When the resources for solving that issue aren’t immediately at hand, a confident parent will look for them wherever they can be found – friends, grandparents, counselors, Internet sites. You’ll find others have tackled the same problem.
Stress need only come into the equation when you come to believe that there is simply ‘no way’ to solve a problem you ‘must’ solve.
Tossing away both those false alternatives leaves you still with a problem, but not that which only adds to the burden – stress.
Stress During the Teen Years
Contemporary society presents many circumstances that can encourage stress for teens. One of the chief potential stressors is often found right at home: parents.
That’s not to say parents cause teen stress. Even teens are self-responsible individuals, within the realm of actions open to them. And that’s the key to some of the sources of teen stress. They are sometimes given too much freedom, in other areas too little.
Setting a developing person adrift among the variety of choices available in modern, complex society is a near guarantee for stress. That reaction is fundamentally the result of a perceived, unresolvable conflict between “I must” and “I can’t”. In many cases, it is indeed true that the teen can’t.
No one could reasonably expect a fourteen year-old to know how to negotiate the maze of challenges the modern world offers without good guidance. Few are equipped by parents or nature to do so at that age.
One isn’t born knowing how, for example, to earn money, raise babies and deal with adult life – and that knowledge is rarely attained by age fourteen.
But it’s also true that teens are not children. They are very self-aware, have complex systems of values and have some knowledge of the world. They have the ability to begin to exercise their powers independently. When that independence is stifled, opportunities to test guesses and solve problems is stunted.
The results of both these false alternatives – independence in the sense of being totally abandoned to one’s own devices, and lack of independence in not being allowed to make choices and deal with the consequences – will inevitably result in stress.

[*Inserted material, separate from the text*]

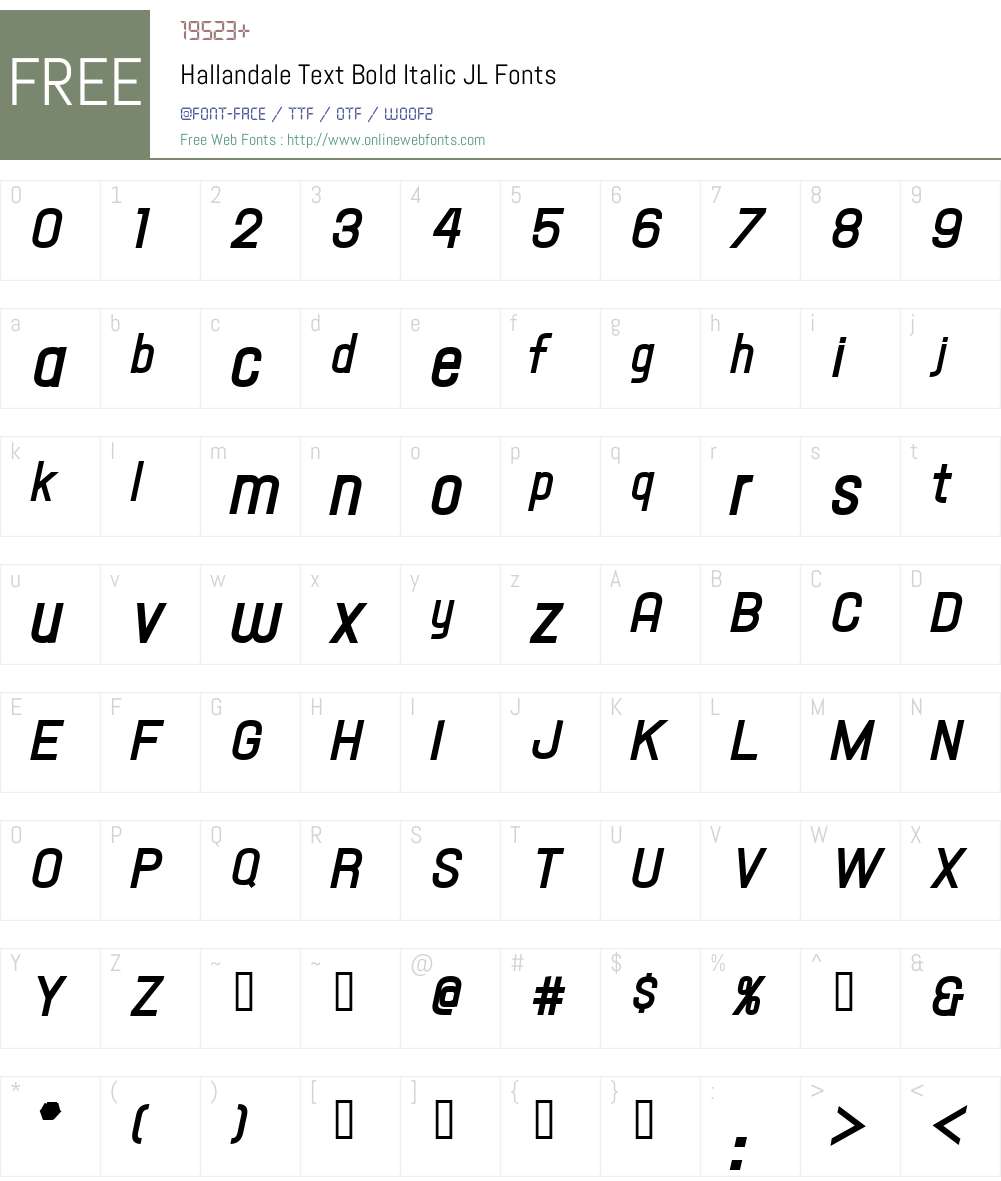 Hallandale Text Bold Italic JL Font Screenshots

The former leaves the teen in the position of having to solve problems they simply aren’t ready to solve. The latter makes it extremely difficult for them to gain or expand their ability to solve them.
Teens will often implicitly recognize this when they complain to parents ‘You never let me have my way’, or, “I’m old enough to make my own decisions”.

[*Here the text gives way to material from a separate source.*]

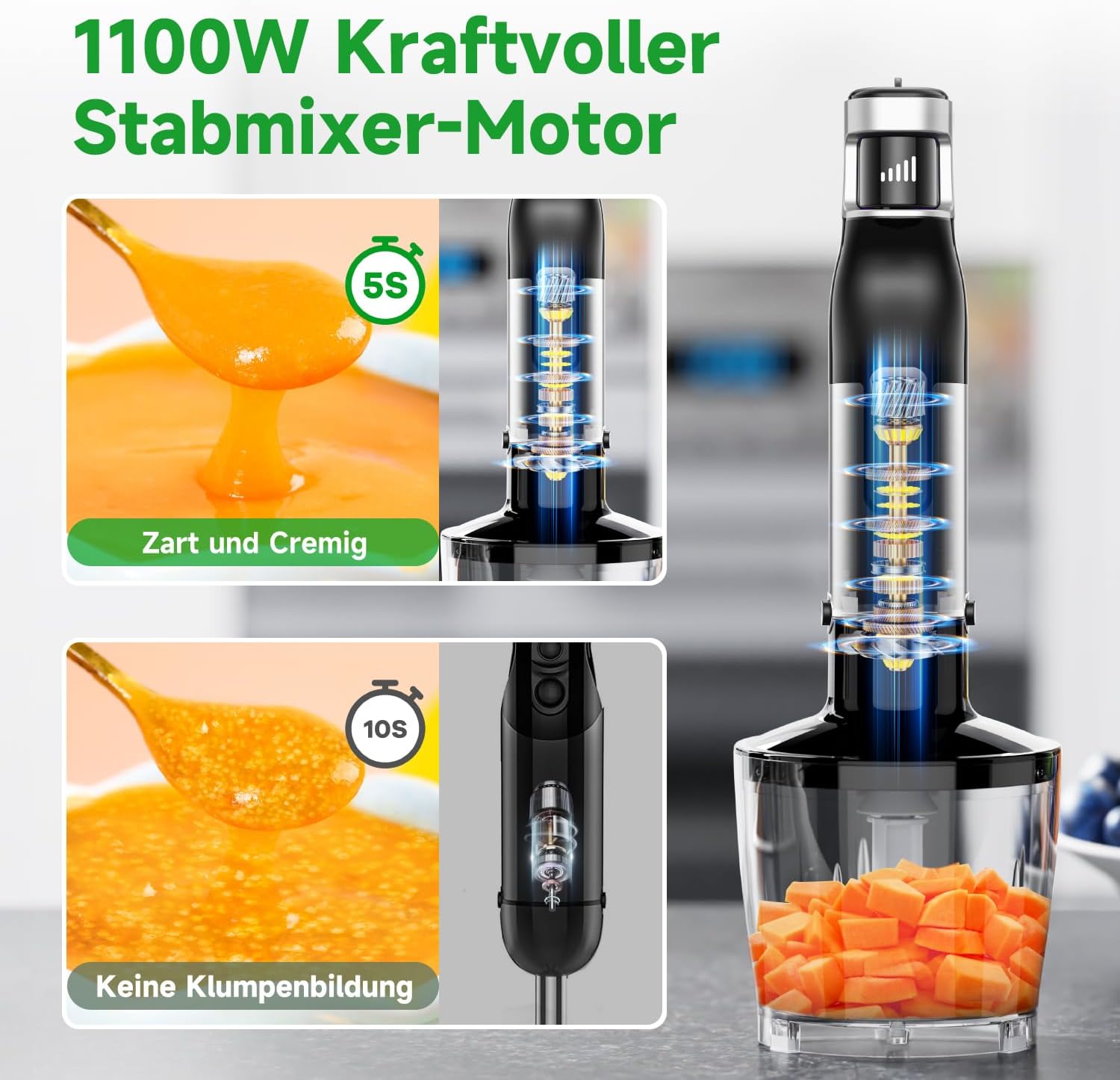 BESROY Stabmixer-Set 5 in 1, 1100 W elektrischer Pürierstab, stufenlose Geschwindigkeit, Edelstahl-Stabmixer mit Zerkleinerer, Schneebesen, Milchaufschäumer und Messbecher, ideal für Suppen, Smoothies – Bild 2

Some parents react dogmatically by declaring that they will make those decisions, others err on the other side by simply throwing off all restraint and allowing the teen to ’sink or swim’.
Knowing when to do one, when to do the other is every parent’s challenge. But the teen can help themselves and the parents out of this dilemma – and in the process save themselves much needless stress.
Just as they are not children, teens are not adults. But they can improve their situation by demonstrating the first and emulating the second. Paradoxically, voluntarily reaching for responsibility is one very effective way to minimize stress before it builds.
Though responsibility can lead to stress – if met with resentment or fear rather than confidence and persistence – it can also help build those skills needed to head off stress before it grows. When the responsibilities are those the teen is actually, with effort, able to handle the result is confidence building.
The surest way to decrease the stress that comes from fear of failure or of dealing with stubborn parents is to successfully tackle the challenges of school, home responsibilities and other hurdles. Sometimes that will require starting over after initial failure.
Teens will learn practical knowledge from undertaking the challenge and build psychological strength from making the attempt.